‘You are too kind,’ I stammered, confused beyond measure at this rapid change of manner in my guest. ‘I spoke thoughtlessly; but I see that I misjudged you. Only tell me now what you wish to be done, and I will execute it to the letter.’

‘I don’t deserve that you should do anything, Captain Norton, but hate me for a rude and sulky wretch; but I am so heartily sorry to have annoyed you.’

‘Let us forget all that,’ I responded, earnestly; ‘the annoyance was mutual, and I was the most to blame. Only tell me what to do in future, Margaret—I may call you Margaret, may I not, since we are cousins?—in order to make you happy, and then I shall feel that I am quite forgiven.’

‘Treat me as a human being,’ she answered, gaily, ‘and not as an animal for sale. Don’t ask your brother officers to the house on my account, nor thrust me forward for their contemplation in any way. Look on me as what I am: a creature who may stand alone all her life, and be contented so to stand; to whom marriage is but a chance in the future; so great a chance indeed, and so undesired a certainty, that she does not even care to contemplate it nearer; to whom her friends, if they will be her true and honest friends, are more valuable than a score of admirers.’

‘Whatever I have been, you shall have a true and honest friend in me henceforward, Margaret.’

‘That’s right; so let us look upon our difference as settled, and make Janie’s heart glad by the beaming faces we take back with us. And now, let me hear your true opinion of my uncle’s present to me.’

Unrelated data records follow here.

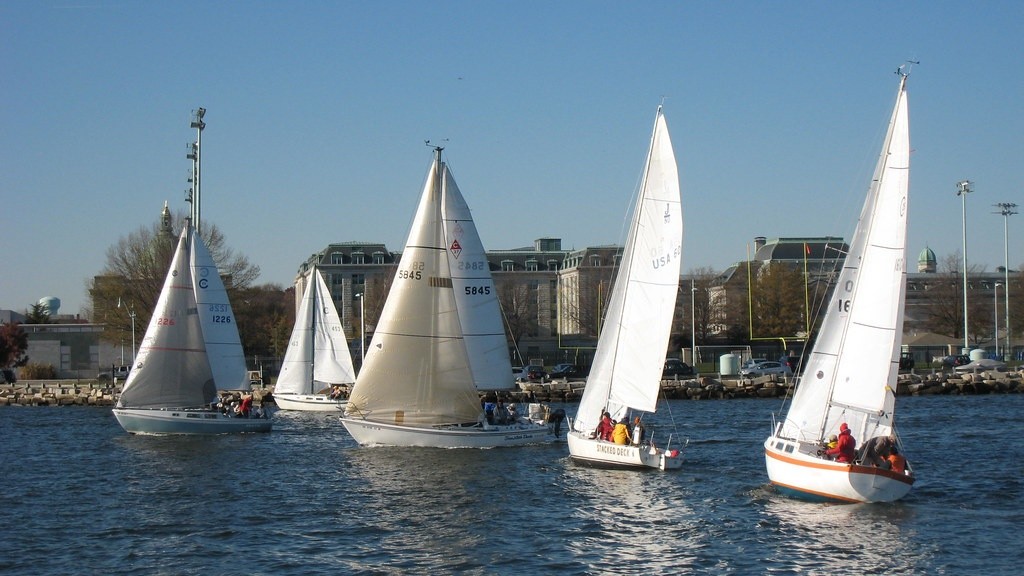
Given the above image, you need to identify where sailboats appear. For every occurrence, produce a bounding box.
[566,94,686,471]
[110,215,274,435]
[763,59,922,502]
[338,140,553,447]
[272,262,356,411]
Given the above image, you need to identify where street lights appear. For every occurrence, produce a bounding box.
[355,292,365,364]
[994,282,1002,360]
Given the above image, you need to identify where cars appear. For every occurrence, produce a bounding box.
[743,358,768,368]
[778,355,805,373]
[742,361,792,379]
[662,359,693,376]
[98,365,132,382]
[512,364,585,383]
[941,355,971,370]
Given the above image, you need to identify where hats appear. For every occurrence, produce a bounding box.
[885,446,898,454]
[624,414,629,419]
[890,434,897,444]
[828,435,837,441]
[603,412,610,418]
[840,423,849,431]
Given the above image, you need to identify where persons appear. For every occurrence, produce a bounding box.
[858,433,897,468]
[254,401,269,419]
[594,412,645,447]
[331,386,343,400]
[492,399,519,426]
[219,391,253,418]
[826,435,839,461]
[874,445,906,475]
[821,423,857,464]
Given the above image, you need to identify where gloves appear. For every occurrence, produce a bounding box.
[817,449,826,456]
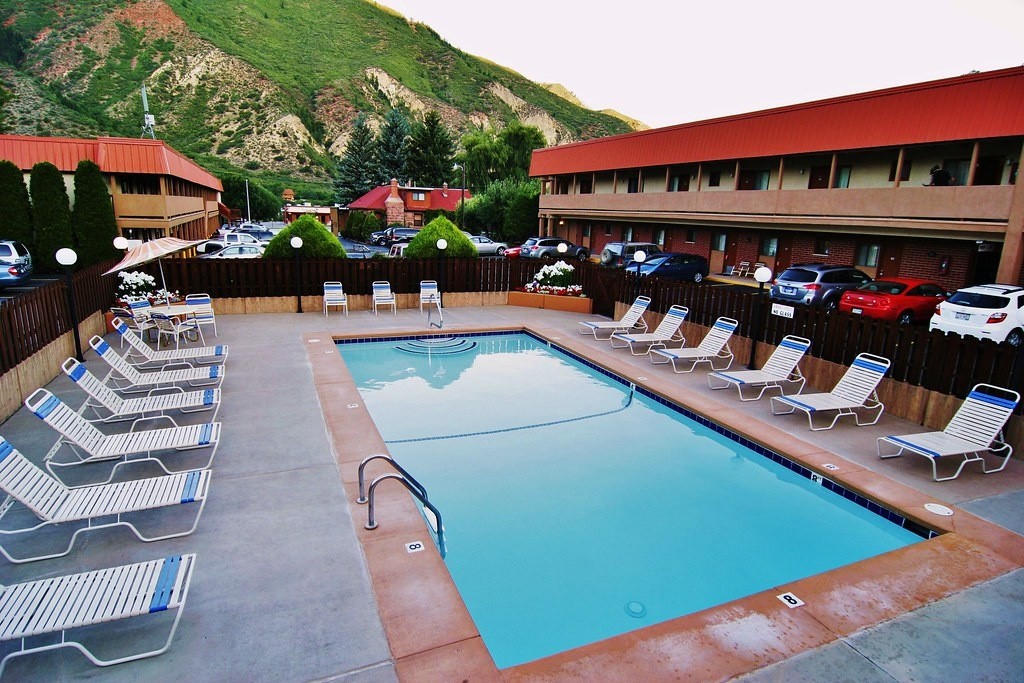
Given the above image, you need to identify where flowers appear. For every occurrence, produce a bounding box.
[515,261,586,296]
[115,271,185,310]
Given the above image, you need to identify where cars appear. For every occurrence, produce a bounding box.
[840,276,951,326]
[624,253,709,287]
[462,231,521,260]
[197,244,265,259]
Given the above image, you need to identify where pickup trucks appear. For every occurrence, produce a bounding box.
[207,233,270,251]
[0,260,32,295]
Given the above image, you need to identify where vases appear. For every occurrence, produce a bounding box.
[535,288,582,297]
[116,298,127,308]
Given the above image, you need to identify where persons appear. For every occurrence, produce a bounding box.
[929,165,955,186]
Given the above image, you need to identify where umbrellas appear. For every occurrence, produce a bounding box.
[102,236,210,309]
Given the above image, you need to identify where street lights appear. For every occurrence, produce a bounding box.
[113,236,128,297]
[557,242,567,260]
[453,162,465,230]
[746,267,772,370]
[437,239,448,307]
[55,248,87,362]
[632,250,646,329]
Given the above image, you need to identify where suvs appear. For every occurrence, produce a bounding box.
[769,262,873,316]
[0,240,32,267]
[219,224,274,241]
[929,284,1024,349]
[520,237,590,262]
[599,241,662,271]
[371,228,391,246]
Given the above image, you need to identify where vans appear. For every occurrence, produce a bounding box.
[385,227,420,244]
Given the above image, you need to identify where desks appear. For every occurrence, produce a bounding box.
[142,306,198,347]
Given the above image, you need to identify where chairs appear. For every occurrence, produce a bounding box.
[707,335,811,401]
[372,281,396,315]
[730,261,765,279]
[649,317,738,373]
[0,294,228,678]
[323,281,348,317]
[610,305,689,355]
[877,383,1020,481]
[420,280,441,313]
[770,353,891,430]
[578,295,651,341]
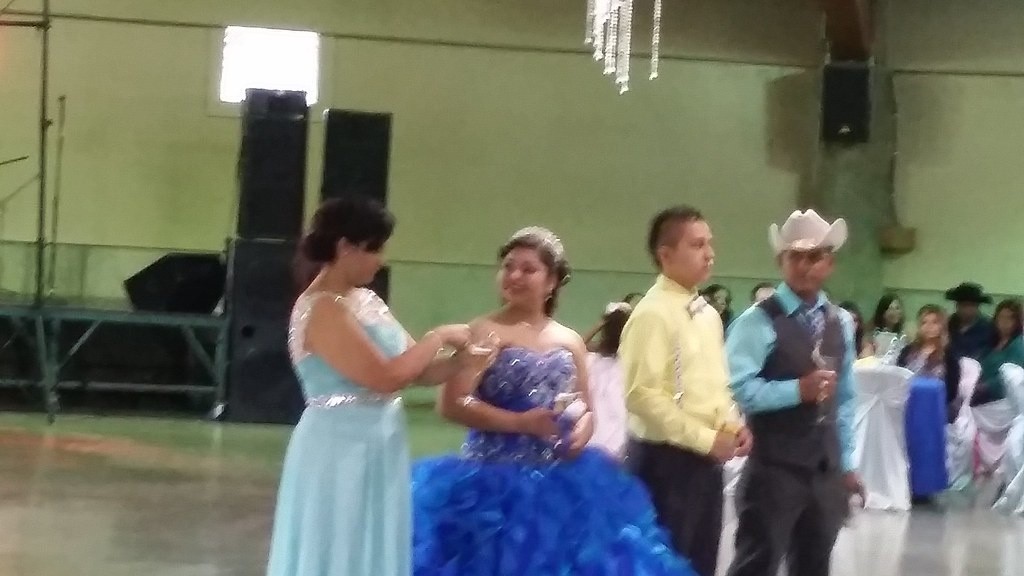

We discoursed gaily on in different topics till we reached home; when Janie was indeed made glad (as Margaret had predicted) by the cheerful conversation we maintained at the dinner-table, and the little bit of confidence I reposed in her when we found ourselves alone. She was so delighted to think I should appreciate her dear Lionne at her true value at last. Not that I told Janie every word that had passed between her cousin and myself; for, added to its being unnecessary, I am not sure that my little girl would understand Miss Anstruther’s feelings on the subject, or properly respect her pride. She would mention it again to her probably; and in her simplicity, wishing to be kind and interested, try to sift her reasons to the bottom, and perhaps annoy where she desired to please. So I only said that our quarrel was altogether done away with, and would never be renewed; and that, as her cousin seemed to prefer a quiet life, we would inaugurate no farther dinner-parties on her account; which would suit us better, I concluded, and be more in accordance with our usual style of living. To all which my wife heartily agreed; and I feel more at charity with myself and all mankind than I have done for some time past. I shall keep my word with Margaret Anstruther; and extend no farther encouragement to the bachelors who may come lounging about my house. It is a strange taste on her part; but she must be a girl in a thousand to dislike admiration, and to look upon careless attentions as an offence against the solemnity of marriage. It is a solemn thing, when you come to think, that if you make a mistake upon the subject, you are in for it, and nothing can pull you out again. I wonder if Margaret has had an unrequited attachment; I should not be in the least surprised were I told so; it would be quite in accordance with the grave, melancholy expression of her eyes, and her dislike to society. I must try and discover.